Quando a Constituição Federal exige lei complementar, essa exigência é de observância obrigatória pelos Estados (princípio da simetria). --> Então, a lei deveria ser complementar.

Admite-se o controle abstrato de constitucionalidade, pelo Tribunal de Justiça, de leis e atos normativos estaduais e municipais em face da Constituição da República, apenas quando o parâmetro de controle invocado for norma de reprodução obrigatória ou exista, no âmbito da Constituição estadual, regra de caráter remissivo à Carta federal.

STF. Plenário. ADI5647/AP, Rel. Min. Rosa Weber, julgado em 3/11/2021 (Info 1036).

ADENDO:

A Constituição Estadual não pode ampliar as hipóteses de reserva de lei complementar, ou seja, não pode criar outras hipóteses em que é exigida lei complementar, além daquelas que já são previstas na Constituição Federal.

STF. Plenário. ADI 5003/SC, Rel. Min. Luiz Fux, julgado em 5/12/2019 (Info 962).

É inconstitucional — pois configura óbice procedimental que restringe indevidamente o arranjo democrático-representativo desenhado pela Constituição Federal — norma de constituição estadual que prevê hipóteses de matérias reservadas à edição de lei complementar que não guardam simetria com o texto constitucional de 1988.

STF. Plenário. ADI 7.436/SP, Rel. Min. André Mendonça, julgado em 15/10/2025 (Info 1195).

CAVALCANTE, Márcio André Lopes. Informativo Comentado 1195 STF. Buscador Dizer o Direito, Manaus. Disponível em: https://buscadordizerodireito.com.br/informativo/1037/1195-stf. Acesso em: 05/04/2026 - 09:49

Processo legislativo é norma de reprodução obrigatória! Portanto, o Estado deve se limitar a reproduzir os comandos da CF, incluindo as reservas à LC.

  • ADI 6453/RO: As regras básicas do processo legislativo previstas na Constituição Federal são de observância obrigatória pelos Estados-membros por força do princípio da simetria (art. 25 da CF/88 c/c o art. 11 do ADCT)".

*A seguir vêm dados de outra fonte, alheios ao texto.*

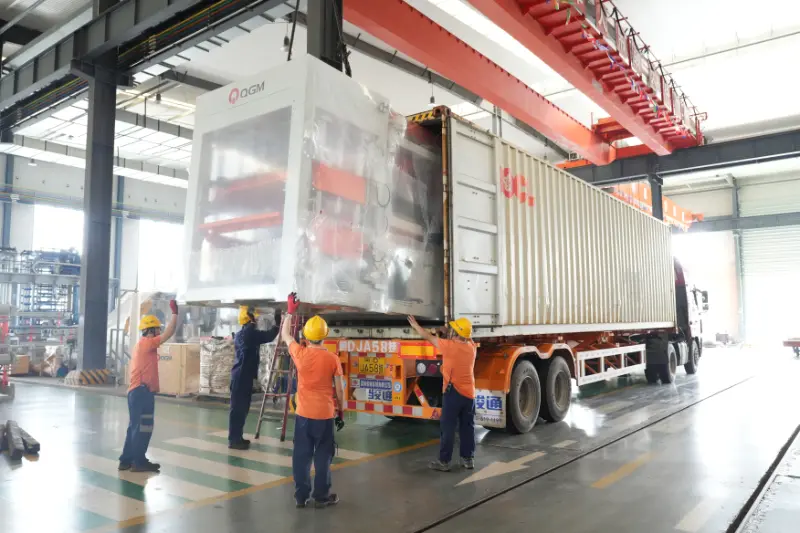 Quangong Machinery envía líneas de producción de ladrillos inteligentes a mercados extranjeros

Ademais, por ser norma de reprodução obrigatória, pode ser objeto de controle concentrado perante o TJ, ainda que o paradigma de confronto seja um dispositivo idêntico ao da CF.

  • RE 650898: Tribunais de Justiça podem exercer controle abstrato de constitucionalidade de leis municipais utilizando como parâmetro normas da Constituição Federal, desde que se trate de normas de reprodução obrigatória pelos Estados.